## Bagian Dokumen

::::

Pada dasarnya, laki-laki dan
perempuan adalah sama. Keduanya sama-sama makhluk Tuhan yang diciptakan untuk
saling melengkapi dalam kehidupan. Meskipun dalam segi fisik terdapat
perbedaan, namun perbedaan tersebut tidak lain hanya sebagai pembeda dalam segi
fisik saja pula. Karena fungsi dan peran keduanya dalam kehidupan sosial
khususnya, adalah sama. Untuk itu hak dan kewajiban laki-laki dan perempuan pun
harusnya tidak dibeda-bedakan. Namun yang terjadi pada umumnya adalah banyak
sekali hal yang dibeda-bedakan berdasarkan perbedaan laki-laki dan perempuan,
baik dalam wilayah pribadi seperti peran dalam keluarga hingga peran politik
dalam kehidupan bernegara. Maka mulailah timbul istilah gender dan diskriminasi
gender itu sendiri.
Diskriminasi gender banyak terjadi dalam setiap bidang kehidupan
bermasyarakat. Mulai dari pengkelasan peran dalam pekerjaan, jabatan publik,
hingga pemeran panggung politik. Mulai dari zaman terdahulu hingga sekarang.
Dan memang pada umumnya yang menjadi korban diskriminasi gender ini adalah kaum
perempuan.

::::

## Kumpulan Data
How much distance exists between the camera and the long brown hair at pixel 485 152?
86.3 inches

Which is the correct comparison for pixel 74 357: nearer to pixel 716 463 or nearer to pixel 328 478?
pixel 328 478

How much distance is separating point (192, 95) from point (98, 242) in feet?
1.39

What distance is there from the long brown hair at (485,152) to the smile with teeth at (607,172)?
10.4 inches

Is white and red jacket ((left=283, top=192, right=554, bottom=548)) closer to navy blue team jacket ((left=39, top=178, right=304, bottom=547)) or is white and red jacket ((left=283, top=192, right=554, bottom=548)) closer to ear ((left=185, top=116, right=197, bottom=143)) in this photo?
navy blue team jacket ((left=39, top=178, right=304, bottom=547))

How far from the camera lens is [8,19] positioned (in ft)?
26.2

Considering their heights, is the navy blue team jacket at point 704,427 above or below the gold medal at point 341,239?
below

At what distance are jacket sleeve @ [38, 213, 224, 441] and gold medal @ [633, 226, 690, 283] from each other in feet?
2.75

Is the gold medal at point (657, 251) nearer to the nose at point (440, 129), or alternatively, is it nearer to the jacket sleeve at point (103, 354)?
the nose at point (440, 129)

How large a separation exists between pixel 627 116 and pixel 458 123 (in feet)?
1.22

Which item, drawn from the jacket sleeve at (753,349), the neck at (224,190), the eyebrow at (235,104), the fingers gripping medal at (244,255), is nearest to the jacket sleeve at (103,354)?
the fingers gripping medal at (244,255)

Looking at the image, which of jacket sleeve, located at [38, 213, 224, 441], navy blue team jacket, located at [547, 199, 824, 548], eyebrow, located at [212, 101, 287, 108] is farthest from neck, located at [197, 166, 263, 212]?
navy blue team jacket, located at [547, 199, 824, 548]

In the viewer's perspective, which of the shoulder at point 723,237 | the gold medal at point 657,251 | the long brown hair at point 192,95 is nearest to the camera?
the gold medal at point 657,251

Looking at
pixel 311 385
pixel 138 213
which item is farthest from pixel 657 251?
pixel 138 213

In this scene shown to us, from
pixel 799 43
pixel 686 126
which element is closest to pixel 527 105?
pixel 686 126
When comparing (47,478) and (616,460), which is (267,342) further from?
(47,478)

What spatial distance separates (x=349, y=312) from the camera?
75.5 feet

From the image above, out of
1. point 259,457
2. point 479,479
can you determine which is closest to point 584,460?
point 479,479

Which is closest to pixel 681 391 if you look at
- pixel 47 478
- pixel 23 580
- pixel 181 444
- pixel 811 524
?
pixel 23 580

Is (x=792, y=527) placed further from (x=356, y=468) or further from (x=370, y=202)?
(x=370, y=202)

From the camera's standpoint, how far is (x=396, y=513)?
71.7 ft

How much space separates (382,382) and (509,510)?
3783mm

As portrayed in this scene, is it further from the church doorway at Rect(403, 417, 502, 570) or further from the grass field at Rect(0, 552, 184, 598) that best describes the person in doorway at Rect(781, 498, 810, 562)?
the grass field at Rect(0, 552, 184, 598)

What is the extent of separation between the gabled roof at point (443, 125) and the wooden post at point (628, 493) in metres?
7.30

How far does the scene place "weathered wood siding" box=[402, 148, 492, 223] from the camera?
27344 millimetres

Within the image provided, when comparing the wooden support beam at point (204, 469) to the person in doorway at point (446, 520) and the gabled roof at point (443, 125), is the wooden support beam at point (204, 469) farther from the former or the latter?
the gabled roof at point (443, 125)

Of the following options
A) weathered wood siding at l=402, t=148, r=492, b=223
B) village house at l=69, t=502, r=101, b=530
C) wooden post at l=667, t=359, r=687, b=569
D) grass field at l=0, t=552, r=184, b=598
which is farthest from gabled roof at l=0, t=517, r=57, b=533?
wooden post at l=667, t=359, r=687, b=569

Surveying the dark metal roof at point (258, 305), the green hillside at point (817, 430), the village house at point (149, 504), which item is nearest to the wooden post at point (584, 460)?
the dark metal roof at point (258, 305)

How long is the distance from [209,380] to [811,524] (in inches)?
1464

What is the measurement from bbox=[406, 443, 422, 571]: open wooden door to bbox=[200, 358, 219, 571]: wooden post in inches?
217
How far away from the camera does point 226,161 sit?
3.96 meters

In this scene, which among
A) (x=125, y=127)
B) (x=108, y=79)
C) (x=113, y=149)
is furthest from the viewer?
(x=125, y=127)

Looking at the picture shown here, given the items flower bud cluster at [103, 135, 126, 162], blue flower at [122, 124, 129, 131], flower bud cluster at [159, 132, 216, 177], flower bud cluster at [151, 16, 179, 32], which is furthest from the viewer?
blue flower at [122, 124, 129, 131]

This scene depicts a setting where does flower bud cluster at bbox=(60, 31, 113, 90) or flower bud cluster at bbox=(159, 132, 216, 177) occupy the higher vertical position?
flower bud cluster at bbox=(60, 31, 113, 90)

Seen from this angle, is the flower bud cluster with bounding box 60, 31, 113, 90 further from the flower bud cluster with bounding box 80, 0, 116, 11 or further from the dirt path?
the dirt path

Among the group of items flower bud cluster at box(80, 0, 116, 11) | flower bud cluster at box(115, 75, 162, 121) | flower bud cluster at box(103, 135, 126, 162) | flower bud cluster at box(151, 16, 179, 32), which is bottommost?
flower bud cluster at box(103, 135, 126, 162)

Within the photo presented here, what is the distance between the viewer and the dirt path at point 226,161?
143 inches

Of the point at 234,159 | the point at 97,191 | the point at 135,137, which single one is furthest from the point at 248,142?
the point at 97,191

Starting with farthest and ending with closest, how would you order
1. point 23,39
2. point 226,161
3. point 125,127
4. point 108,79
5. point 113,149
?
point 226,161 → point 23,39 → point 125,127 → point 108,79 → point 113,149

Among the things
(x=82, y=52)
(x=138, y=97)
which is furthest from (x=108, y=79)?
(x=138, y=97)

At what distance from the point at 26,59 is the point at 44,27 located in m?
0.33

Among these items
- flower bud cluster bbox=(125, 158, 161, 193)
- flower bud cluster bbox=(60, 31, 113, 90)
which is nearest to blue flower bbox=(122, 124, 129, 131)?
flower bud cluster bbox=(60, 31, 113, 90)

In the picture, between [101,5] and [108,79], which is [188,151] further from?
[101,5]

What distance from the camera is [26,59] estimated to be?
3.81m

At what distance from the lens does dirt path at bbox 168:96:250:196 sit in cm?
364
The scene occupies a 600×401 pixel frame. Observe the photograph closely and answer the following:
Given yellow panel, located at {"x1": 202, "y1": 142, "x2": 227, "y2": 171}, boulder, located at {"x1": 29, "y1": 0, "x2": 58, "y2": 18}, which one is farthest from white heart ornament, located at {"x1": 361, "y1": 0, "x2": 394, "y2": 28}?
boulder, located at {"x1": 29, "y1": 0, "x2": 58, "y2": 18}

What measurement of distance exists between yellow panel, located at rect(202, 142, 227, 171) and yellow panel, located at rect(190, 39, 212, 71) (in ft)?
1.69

::::

## Soal Latihan 1
Terjemahkan kalimat dari teks tentang diskriminasi gender ini ke dalam bahasa Inggris: "Keduanya sama-sama makhluk Tuhan yang diciptakan untuk saling melengkapi dalam kehidupan."
## Soal Latihan 2
Sambung teks tentang diskriminasi gender itu, mulai setelah kalimat terakhirnya.
Baris-baris data itu tidak dipakai di sini.

## Jawaban Soal 1
Both are equally God's creatures, created to complement each other in life.

## Jawaban Soal 2
Sebagaimana dikutip dari Alison Scott, seorang ahli sosiologi Inggris, ia
melihat berbagai bentuk diskriminasi terhdap perempuan dalam empat bentuk
yaitu: (1). Proses pengucilan, perempuan dikucilkan dari kerja upahan atau jenis
kerja tertentu, (2) Proses pergeseran perempuan ke pinggiran (margins) dari
pasar tenaga kerja, berupa kecenderungan bekerja pada jenis pekerjaan yang
memiliki hidup yang tidak stabil, upahnya rendah, dinilai tidak atau kurang
terampil, (3) Proses feminisasi atau segregasi, pemusatan perempuan pada jenis
pekerjaan tertentu (feminisasi pekerjaan), atau pemisahan yang semata-mata
dilakukan oleh perempuan saja atau laki-laki saja. (4) Proses ketimpangan
ekonomi yang mulai meningkat yang merujuk di antaranya perbedaan upah.
Faktor
lainnya juga muncul dari sebuah anggapan yang pada umumnya lumrah dimasyarakat,
khususnya masyarakat tradisional yaitu anggapan bahwa suatu peran yang
dilakukan oleh satu jenis kelamin lebih rendah dari yang lain. Juga anggapan
bahwa perempuan itu irrasional atau emosional serta paradigma maskulin dan
feminsm menjadikan perempuan tidak bisa tampil sebagai pimpinan suatu
organisasi atau bahkan suatu negara. Anggapan inilah salah satu praktik nyata
dari bentuk diskriminasi Stereotipe yang sudah penulis sebutkan pada bagian
sebelumnya.
Setelah sekian lama perempuan berada dalam kondisi terdeskriminasikan,
mata hati dunia mulai terbuka dengan banyaknya negara yang menyadari pentingnya
kesetaraan bagi kaum perempuan. Lebih jauh lagi Pada tahun 1990 PBB mengadakan
Konvensi tentang Perlindungan Hak-hak seluruh Pekerja Migran & Anggota
Keluarganya (Convention on the Protection of the Rights of All Migrant
Workers and Their Families) yang di Indonesia setelah pada tahun 1960,
dicetuskanlah UU “Upah Sama untuk Kerja yang Sama” yang dirasa kurang bisa
melindungi perempuan, hasil konvensi tersebut disahkan menajdi Undang-undang
Nomor 6 Tahun 2012[1].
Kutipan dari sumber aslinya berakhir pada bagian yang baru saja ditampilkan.